___ Records shown ___
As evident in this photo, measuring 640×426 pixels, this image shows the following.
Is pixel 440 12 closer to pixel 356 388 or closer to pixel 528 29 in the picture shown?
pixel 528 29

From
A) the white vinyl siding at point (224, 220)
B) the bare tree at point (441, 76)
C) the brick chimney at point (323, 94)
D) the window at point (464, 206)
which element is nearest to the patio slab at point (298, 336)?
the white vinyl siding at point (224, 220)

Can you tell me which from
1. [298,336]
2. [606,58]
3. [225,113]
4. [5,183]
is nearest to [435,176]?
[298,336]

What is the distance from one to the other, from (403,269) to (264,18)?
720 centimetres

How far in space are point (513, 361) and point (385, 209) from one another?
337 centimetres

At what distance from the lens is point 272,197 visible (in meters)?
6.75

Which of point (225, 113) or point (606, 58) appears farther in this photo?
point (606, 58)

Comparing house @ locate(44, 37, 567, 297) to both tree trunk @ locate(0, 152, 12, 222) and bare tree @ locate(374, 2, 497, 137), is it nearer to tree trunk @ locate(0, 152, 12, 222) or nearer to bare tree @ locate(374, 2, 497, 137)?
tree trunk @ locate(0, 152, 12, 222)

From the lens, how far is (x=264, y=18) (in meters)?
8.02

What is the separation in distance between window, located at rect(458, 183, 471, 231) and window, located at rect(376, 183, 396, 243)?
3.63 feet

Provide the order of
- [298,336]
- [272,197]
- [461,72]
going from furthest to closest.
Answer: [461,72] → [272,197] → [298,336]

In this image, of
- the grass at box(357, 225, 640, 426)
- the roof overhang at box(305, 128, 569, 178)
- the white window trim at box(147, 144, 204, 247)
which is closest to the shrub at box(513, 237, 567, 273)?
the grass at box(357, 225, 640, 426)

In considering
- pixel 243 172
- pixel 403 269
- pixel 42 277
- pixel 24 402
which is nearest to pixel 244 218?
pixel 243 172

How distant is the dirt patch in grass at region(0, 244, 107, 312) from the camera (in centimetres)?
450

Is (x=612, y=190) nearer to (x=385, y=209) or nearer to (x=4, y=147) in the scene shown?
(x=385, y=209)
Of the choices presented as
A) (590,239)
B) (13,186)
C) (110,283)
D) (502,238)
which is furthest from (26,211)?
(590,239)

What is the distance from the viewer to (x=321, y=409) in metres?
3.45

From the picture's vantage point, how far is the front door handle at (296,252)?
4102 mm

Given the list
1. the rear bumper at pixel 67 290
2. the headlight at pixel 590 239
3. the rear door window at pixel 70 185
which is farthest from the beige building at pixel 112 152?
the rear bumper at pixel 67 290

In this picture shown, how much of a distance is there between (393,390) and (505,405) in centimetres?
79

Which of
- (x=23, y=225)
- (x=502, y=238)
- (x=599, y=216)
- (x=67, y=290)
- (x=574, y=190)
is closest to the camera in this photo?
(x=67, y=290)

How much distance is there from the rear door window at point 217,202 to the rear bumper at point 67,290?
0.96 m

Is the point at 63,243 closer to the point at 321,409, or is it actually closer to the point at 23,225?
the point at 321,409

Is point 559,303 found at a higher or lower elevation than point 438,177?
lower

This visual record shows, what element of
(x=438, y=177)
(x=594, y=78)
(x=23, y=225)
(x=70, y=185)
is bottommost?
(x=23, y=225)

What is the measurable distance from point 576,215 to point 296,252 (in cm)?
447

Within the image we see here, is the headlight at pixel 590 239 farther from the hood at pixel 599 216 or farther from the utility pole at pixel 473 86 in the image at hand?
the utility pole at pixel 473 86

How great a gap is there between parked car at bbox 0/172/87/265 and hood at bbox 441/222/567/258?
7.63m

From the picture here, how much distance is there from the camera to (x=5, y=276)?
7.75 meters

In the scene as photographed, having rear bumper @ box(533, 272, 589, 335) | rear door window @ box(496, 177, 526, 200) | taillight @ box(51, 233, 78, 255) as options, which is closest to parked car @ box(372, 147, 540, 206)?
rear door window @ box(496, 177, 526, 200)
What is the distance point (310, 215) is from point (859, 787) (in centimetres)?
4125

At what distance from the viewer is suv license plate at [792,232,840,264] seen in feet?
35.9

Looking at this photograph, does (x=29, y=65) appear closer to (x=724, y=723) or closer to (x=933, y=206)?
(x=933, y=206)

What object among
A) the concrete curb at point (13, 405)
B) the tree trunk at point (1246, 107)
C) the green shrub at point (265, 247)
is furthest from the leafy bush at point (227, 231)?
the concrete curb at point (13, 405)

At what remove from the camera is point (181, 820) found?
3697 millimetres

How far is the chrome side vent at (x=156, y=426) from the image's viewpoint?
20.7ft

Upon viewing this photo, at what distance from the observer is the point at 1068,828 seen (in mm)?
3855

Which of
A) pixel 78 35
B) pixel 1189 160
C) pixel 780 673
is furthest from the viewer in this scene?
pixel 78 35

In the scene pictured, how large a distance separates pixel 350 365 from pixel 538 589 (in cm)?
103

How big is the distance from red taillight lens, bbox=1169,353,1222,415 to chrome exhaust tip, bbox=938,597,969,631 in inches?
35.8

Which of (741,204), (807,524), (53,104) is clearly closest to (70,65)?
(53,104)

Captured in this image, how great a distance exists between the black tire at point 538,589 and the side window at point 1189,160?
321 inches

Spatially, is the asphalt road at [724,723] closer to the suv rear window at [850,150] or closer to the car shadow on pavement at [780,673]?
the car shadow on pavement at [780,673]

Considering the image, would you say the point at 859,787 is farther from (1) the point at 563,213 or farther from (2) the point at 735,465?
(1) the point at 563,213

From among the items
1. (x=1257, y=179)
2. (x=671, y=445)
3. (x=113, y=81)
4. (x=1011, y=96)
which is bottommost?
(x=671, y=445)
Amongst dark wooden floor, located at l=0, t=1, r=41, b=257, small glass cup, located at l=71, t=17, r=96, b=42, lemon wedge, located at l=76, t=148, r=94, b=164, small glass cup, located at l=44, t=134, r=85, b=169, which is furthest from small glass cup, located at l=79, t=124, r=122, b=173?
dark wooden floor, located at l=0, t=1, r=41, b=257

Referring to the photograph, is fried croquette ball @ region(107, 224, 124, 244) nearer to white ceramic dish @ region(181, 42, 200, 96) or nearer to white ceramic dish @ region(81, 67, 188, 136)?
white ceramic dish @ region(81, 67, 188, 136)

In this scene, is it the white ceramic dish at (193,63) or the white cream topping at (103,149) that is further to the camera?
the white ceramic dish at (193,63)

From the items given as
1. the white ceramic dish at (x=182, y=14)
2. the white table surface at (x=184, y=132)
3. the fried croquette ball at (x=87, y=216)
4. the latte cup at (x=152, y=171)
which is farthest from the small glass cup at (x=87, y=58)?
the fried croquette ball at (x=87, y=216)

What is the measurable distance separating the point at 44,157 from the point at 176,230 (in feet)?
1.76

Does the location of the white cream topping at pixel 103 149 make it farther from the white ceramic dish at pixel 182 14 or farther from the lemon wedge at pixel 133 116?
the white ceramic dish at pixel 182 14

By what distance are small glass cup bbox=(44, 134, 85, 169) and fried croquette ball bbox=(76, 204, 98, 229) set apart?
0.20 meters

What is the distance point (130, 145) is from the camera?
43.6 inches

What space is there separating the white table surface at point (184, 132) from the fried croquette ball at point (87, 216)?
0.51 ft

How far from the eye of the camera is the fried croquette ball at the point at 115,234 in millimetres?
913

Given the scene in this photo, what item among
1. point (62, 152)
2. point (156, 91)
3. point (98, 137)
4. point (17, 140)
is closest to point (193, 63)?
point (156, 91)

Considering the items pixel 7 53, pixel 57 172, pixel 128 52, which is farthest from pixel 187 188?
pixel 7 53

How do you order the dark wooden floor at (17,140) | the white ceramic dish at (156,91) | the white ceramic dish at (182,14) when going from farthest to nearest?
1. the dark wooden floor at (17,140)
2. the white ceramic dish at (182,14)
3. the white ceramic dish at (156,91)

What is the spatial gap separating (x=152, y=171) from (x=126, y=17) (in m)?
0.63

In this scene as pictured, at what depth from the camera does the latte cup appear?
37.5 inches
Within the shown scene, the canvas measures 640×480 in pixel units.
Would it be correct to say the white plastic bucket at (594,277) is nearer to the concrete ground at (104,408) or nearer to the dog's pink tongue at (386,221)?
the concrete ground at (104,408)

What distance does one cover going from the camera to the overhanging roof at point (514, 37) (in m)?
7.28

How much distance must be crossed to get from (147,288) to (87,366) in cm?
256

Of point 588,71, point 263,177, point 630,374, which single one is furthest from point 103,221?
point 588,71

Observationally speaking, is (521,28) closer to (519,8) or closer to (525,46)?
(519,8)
___
• [Problem description]:
Beginning with the line that contains "How much distance must" and continuing through the end of the data, swap "crossed" for "traversed" and leave everything else unchanged.

• [Answer to the task]:
How much distance must be traversed to get from (147,288) to (87,366) in cm?
256

Of point 588,71, point 263,177, point 630,374, which single one is furthest from point 103,221?
point 588,71

Observationally speaking, is (521,28) closer to (519,8) or closer to (525,46)?
(519,8)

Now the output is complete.